A 8ª Turma do Tribunal Regional Federal da 1ª Região (TRF1) reformou a sentença do Juízo Federal da 3ª Vara da Seção Judiciária do Maranhão que reconheceu o direito de uma agente de trânsito exercer advocacia.

Ao analisar o recurso da Ordem dos Advogados do Brasil – Seção do Maranhão –, o relator, desembargador federal Marcos Augusto de Sousa, destacou que o Tribunal vinha decidindo no sentido de que o cargo de agente municipal de trânsito implicava simples impedimento, e não incompatibilidade com o exercício da advocacia.

No entanto, segundo o magistrado, o Superior Tribunal de Justiça (STJ), em seus mais recentes julgados sobre a matéria, tem decidido que o exercício de cargo público como o de agente municipal de trânsito é motivo legalmente válido para o indeferimento da inscrição como advogado.

“Diante disso, não me resta, senão, em face do novo entendimento do STJ sobre a questão, passar a decidir nos termos da sua orientação, impondo-se a modificação da sentença que concedeu a segurança postulada ao argumento de que ‘o exercício do cargo de Agente de Trânsito não se qualifica como uma hipótese de incompatibilidade (proibição total) para o exercício da advocacia, mas sim como um caso de impedimento (proibição parcial)'”, concluiu o desembargador.

O recurso ficou assim ementado:

ADMINISTRATIVO. MANDADO DE SEGURANÇA. CONSELHO DE FISCALIZAÇÃO PROFISSIONAL. OAB/MA.  INSCRIÇÃO. INDEFERIMENTO. SERVIDOR PÚBLICO MUNICIPAL. AGENTE DE TRÂNSITO. HIPÓTESE DE INCOMPATIBILIDADE, NÃO DE SIMPLES IMPEDIMENTO, PARA O EXERCÍCIO DA ADVOCACIA. LEI 8.906/1994, ART. 28, V. JURISPRUDÊNCIA MAIS RECENTE DO STJ.  APELAÇÃO E REMESSA OFICIAL PROVIDAS. 

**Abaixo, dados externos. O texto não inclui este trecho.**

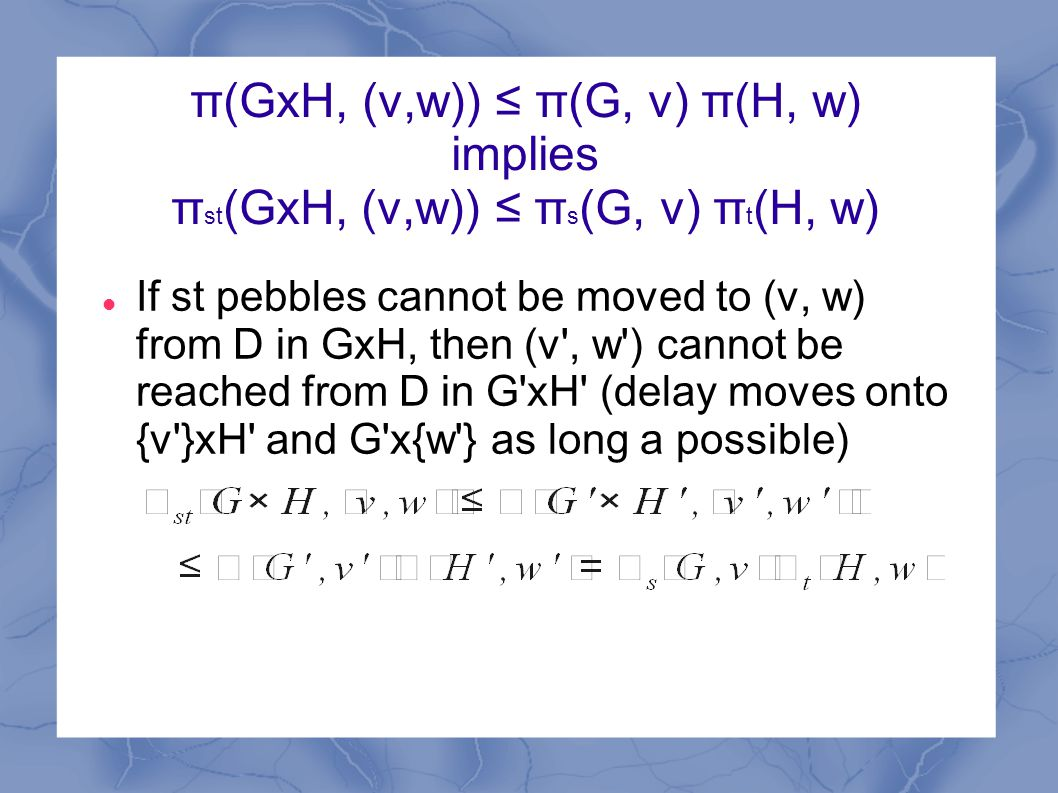 If st pebbles cannot be moved to (v, w) from D in GxH, then (v , w ) cannot be reached from D in G xH (delay moves onto {v }xH and G x{w } as long a possible)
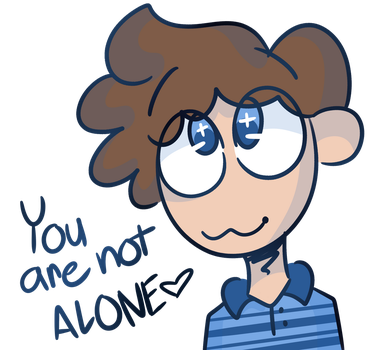 You are not alone by GeekyMuffin4Life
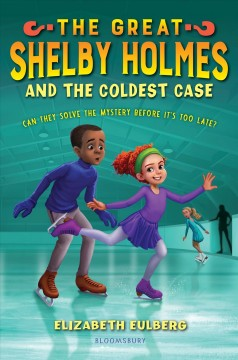 The great Shelby Holmes and the coldest case /  Elizabeth Eulberg ; illustrated by Edwin Madrid. - Elizabeth Eulberg ; illustrated by Edwin Madrid.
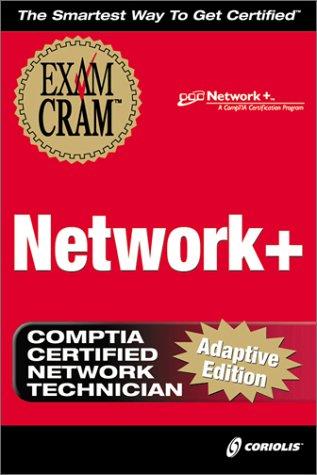 Network+ Exam Cram, Adaptive Testing Edition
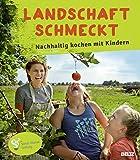 Sarah Wiener Stiftung (Hrsg.): Landschaft schmeckt - Nachhaltig kochen mit Kindern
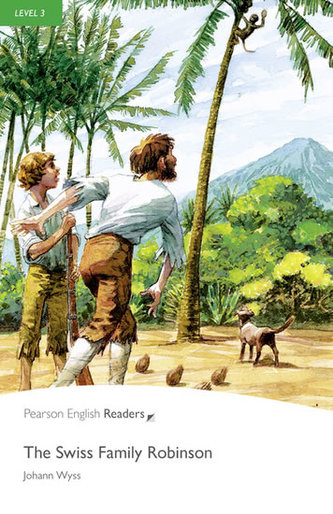 Level 3: The Swiss Family Robinson Book and MP3 Pack - Wyss Johann David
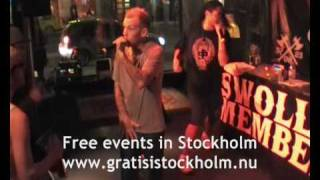 Swollen Members - Too Hot, Live at Lilla Hotellbaren, Stockholm 8(15)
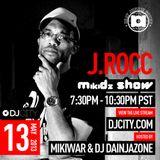 J.Rocc - MikiDz Show (90 min) - 5/13/2013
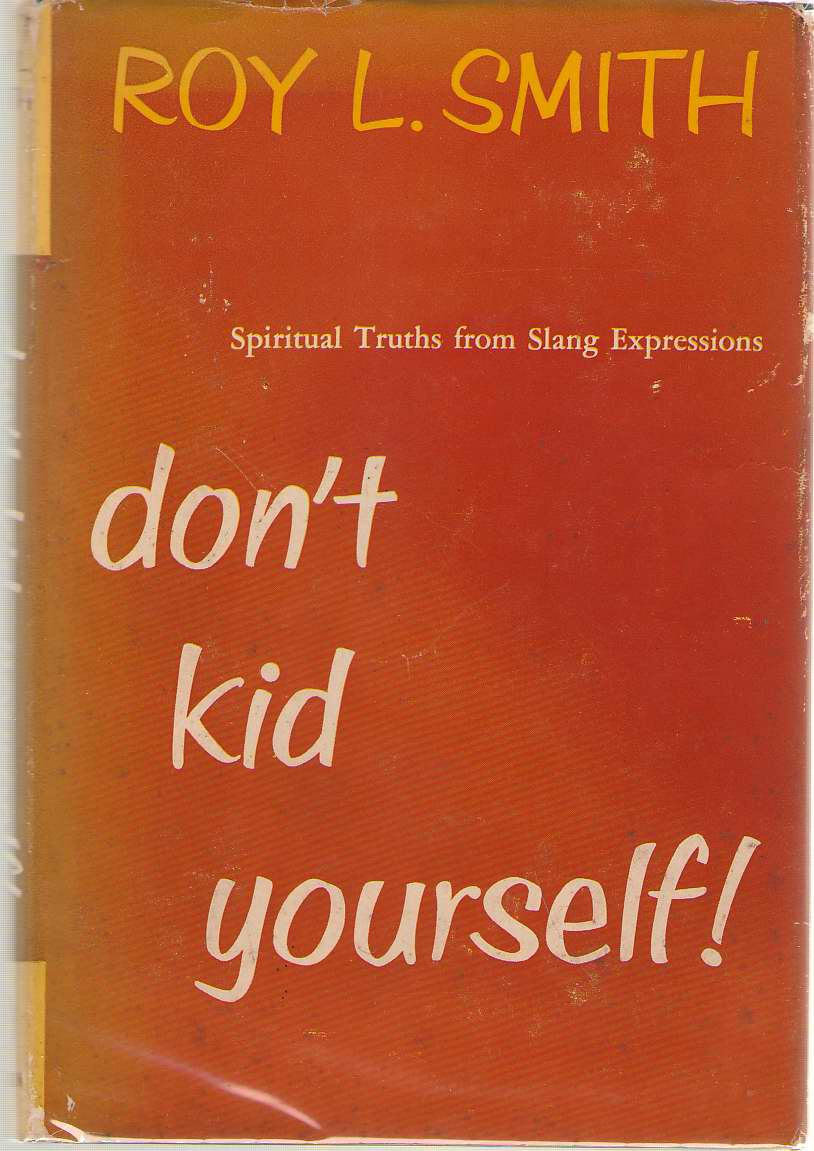 Image for Don't Kid Yourself! Spiritual Truths from Slang Expressions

  1. “O Tribunal de origem consignou que a atividade do agente de trânsito é de polícia administrativa, daí a sua incompatibilidade com o exercício da advocacia, nos termos do art. 28, V, da Lei 8.906/1994. Como o acórdão recorrido guarda consonância com a jurisprudência desta Corte, não merece reparos. Nesse sentido: REsp 1.377.459/RJ, Rel. Ministro Benedito Gonçalves, Primeira Turma, DJe de 27/11/2014; AgRg no REsp 1.353.727/SC, Rel. Ministro Og Fernandes, Segunda Turma, DJe de 14/10/2015” (REsp 1.746.878/PE, STJ, Rel. Min. Mauro Campbell Marques, decisão monocrática, Dje 06/08/2018).
  2. “A atividade exercida por ocupante do cargo de assistente de trânsito, por envolver fiscalização e poder decisório sobre interesses de terceiro, inerentes ao poder de polícia, é incompatível com o exercício da advocacia, nos termos do art. 28, V, da Lei n. 8.906/94” (AgInt no AgInt no REsp 1.631.637/PE, STJ, Primeira Turma, Rel. Min. Sérgio Kukina, unânime, DJe 07/12/2017).
  3. O exercício de cargo público como o da apelada, agente municipal de trânsito, é motivo legalmente válido para o indeferimento da inscrição como advogada.
  4. Apelação e remessa oficial providas.

A decisão do Colegiado foi unânime acompanhando o voto do relator.